Vedbraaten and Fee vote against ordinance
Two Crookston City Council members voting against an ordinance amending City Code Chapter 152 “Zoning” for a Gateway Overlay District wasn’t enough to keep it from passing after a detailed discussion during this week’s meeting. At-Large Council Member Tom Vedbraaten said he read through the proposal and there were items in the amendment that were just “not good.”
Vedbraaten thought the ordinance tells people “how to run their business” and challenged some of the guidelines including not allowing the sales of used fabricated and modular homes as well as not allowing overhead doors to face the corridor. Vedbraaten said he went “around town” and found “at least 25 businesses” that have an overhead door that faces the corridor.
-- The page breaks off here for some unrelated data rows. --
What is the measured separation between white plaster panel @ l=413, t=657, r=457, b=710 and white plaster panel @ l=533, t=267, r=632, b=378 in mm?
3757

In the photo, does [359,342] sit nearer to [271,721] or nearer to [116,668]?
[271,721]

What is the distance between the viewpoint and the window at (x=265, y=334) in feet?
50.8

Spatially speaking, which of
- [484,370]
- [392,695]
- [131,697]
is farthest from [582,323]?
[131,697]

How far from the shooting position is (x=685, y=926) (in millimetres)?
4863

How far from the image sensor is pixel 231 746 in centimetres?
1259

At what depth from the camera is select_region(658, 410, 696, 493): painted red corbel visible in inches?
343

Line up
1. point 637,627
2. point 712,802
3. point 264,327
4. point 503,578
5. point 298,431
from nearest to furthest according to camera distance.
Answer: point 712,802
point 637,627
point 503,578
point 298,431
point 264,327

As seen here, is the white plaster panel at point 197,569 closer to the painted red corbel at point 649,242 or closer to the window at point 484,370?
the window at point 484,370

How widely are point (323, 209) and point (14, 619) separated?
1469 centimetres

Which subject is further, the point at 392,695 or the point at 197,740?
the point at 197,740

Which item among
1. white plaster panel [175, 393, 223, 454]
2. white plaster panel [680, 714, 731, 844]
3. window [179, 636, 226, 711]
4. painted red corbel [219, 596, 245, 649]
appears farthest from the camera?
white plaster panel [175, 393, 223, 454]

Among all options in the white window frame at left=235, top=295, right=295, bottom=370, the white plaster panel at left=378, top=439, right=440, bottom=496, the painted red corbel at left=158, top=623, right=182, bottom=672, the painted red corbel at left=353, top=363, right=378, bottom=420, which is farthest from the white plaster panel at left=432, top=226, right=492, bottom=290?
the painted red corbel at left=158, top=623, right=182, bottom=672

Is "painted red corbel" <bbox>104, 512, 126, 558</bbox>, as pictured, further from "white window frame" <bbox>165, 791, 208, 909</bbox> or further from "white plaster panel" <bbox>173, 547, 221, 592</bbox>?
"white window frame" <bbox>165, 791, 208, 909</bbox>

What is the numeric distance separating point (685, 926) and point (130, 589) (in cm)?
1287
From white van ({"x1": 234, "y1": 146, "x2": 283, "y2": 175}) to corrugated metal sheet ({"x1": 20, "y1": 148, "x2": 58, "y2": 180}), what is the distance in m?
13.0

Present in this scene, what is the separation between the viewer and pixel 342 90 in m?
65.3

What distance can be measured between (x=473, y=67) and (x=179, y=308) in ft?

“Are we going to tell these businesses if they want to sell it they’ll have to come get a variance before they sell? Vedbraaten asked.
He also took up issue with “architectural flat metal” on building walls.
City Attorney Corky Reynolds took the podium and said that if a business comes into town that is significantly different than what occupied the commercial property they are buying, they would have to seek a variance from the council.
When asked by Ward 1 City Council Member Jake Fee what would constitute going to an underground utility line, Reynolds reiterated that those decisions would be up to the Planning Commission and the council.
“Each of you could come up with a dozen ‘what ifs’ and it will have to be decided on (those) particular set of facts,” Reynolds explained.
Ward 3 City Council Member Clayton Briggs wondered if variance decisions would go case-by-case and Reynolds confirmed saying they will have general parameters.
“The council can say this is close enough,” Reynolds added. “It’s an individual decision.”
“Then we pick and choose,” Vedbraaten blurted. “We’re going back to that.”
“Like almost everything you decide on,” Reynolds answered.
During a June 2019 Planning Commission meeting, the Times reported there was a “preference” around the table to avoid passing an ordinance that’s “supposedly supposed to improve the appearance of commercial properties, only to grant a bunch of variances in the future.”
“You should never pass codes that set it up where we’ll be approving variances,” Fee said at that June meeting. “You go to all these training sessions, and they say you do the code right in the first place and don’t pass any variances.”
Ward 4 City Council Member Don Cavalier, at this week’s meeting, asked if the council didn’t have the Gateway Overlay guidelines what would happen and Reynolds said someone would just “come in” and use the property as they see fit, and challenge the city’s present parameters.
The Gateway Overlay District, regulations on top of the city’s existing zoning regulations, will run along the city’s right-of-ways in many of the primary entrances to Crookston. The primary objective is gradual, long-term change and won’t impact current uses.
“Gateway overlay districts aren’t about forcing current property owners to make their properties conform to a certain appearance standard. Instead, gateway overlay districts exist in many communities in order to have a positive impact over the long-term, such as when a property in such a district is sold or otherwise changes hands, or the property’s use changes. When things like that happen, the property in its updated status is then required to be in compliance with the terms of the gateway overlay district,” a June 2018 Times story explained.
“It’s just improving places that most traffic is likely to be, the places more people are more likely to see,” said City Administrator Shannon Stassen at an early March 2018 Planning Commission meeting.
The Council first voted to approve the Gateway Overlay District in mid-May 2019, then, after a required public hearing was held and the proposal was to have its first reading, there was to be a scheduled second reading but that didn’t happen. It was sent back to the Planning Commission for further discussion. Council Member Vedbraaten vocalized that the community’s industrial park should not be included in the ordinance. Council Member Fee piggybacked the concerns touching on current business’ gravel parking lots saying that paving them would “devalue” some of those businesses. So, the Planning Commission took a “deeper dive” into the ordinance language.
In June 2019, the Planning Commission removed language related to “hard surface parking lots.”